In theory, that might be true, but frankly at the levels we are talking about, any effect would be negligible. Besides, with the sort of low-end service jobs we are dealing with, the scope for greater automation is limited.

A cleaner at work outside the Hong Kong Central Library in Causeway Bay in August last year. Some people have argued that a high minimum wage would lead employers to lay off workers and turn to automation. In fact, for many low-wage service jobs, the scope for automation is limited.

The second line of argument is a circular one, to the effect that the minimum wage is only a benchmark, and that most employees receive a premium to reflect their greater skill level and experience. So, adjusting the minimum rate would in practice make little difference to most.

The counter argument to that is if it would make no material difference for most, why not just do it to help those for whom it would make a difference?

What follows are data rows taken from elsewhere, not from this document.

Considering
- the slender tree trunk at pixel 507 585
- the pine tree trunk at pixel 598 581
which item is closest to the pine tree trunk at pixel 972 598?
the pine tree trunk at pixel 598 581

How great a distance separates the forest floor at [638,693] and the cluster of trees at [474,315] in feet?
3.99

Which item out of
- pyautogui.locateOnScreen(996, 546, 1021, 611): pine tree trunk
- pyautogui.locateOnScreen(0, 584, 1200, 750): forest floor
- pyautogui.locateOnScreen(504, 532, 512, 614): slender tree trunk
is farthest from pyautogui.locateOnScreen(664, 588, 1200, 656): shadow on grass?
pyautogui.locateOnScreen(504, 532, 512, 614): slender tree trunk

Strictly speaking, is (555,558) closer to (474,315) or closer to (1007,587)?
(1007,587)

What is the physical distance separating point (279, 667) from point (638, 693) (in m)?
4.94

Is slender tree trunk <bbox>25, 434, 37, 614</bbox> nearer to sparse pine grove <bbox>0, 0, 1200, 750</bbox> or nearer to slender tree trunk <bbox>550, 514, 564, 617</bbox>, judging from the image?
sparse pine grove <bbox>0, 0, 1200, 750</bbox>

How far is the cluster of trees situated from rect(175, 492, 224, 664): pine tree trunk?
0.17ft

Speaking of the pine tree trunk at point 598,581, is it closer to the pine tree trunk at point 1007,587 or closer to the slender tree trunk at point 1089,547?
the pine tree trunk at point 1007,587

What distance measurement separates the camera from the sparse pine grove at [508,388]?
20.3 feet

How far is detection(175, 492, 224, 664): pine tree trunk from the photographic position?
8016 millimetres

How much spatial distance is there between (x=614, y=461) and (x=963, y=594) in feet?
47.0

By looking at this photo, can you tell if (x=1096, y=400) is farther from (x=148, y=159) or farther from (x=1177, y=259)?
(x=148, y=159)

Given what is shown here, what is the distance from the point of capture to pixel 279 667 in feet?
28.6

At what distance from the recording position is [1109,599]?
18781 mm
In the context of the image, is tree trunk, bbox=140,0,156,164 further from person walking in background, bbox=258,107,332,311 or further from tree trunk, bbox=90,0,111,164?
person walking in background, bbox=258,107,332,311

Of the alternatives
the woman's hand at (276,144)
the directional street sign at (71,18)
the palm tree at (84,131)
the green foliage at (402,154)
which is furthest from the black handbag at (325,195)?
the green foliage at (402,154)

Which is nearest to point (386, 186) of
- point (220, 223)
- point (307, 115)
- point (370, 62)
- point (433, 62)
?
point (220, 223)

There is a bigger picture here too, of course. A typical restaurant has three main costs: food, staff and rent, with any surplus as profit. How about we pay the staff a little more and those rapacious landlords a little less?

But when we set aside all the hoopla and detailed calculations, there is another more basic factor to take into account: all work deserves its own dignity. The present minimum wage is undignified, it belittles us all.

Now for unemployment pay. Most advanced economies provide some temporary protection for employees when they are laid off. The reason is obvious. We live in a connected, complex world. A person can suddenly be rendered unemployed for reasons totally beyond the individual’s control.

It is reasonable in such circumstances for society to provide a cushion for a time while the individual seeks new work. The CSSA scheme with its stringent means test is not a substitute. We should be working to preserve that family as a going concern.

How such a scheme should be funded (a payroll levy like the Mandatory Provident Fund?), how long it should pay out to the individual (six months?) and how much (HK$9,000?) are all issues for another day. But we should surely be talking about such a scheme, not just dismissing the idea.

Instead, we seem to be operating under a Dickensian assumption that all workers are shirkers at heart, that once such a scheme were introduced, everyone would loaf around at home with their feet up watching daytime television. I don’t believe it.

There is a distortion in the relationship between employer and employees: in the existing set-up, the boss holds all the cards.

The biblical reference I had in mind comes from Matthew: “For whosoever hath, to him shall be given, and he shall have more abundance, but whoever hath not, from him shall be taken away even that he hath.”

Our ministers – each of whom earns more than HK$10,000 per day – should bear in mind that this quotation is an illustration of injustice – not a desirable political strategy.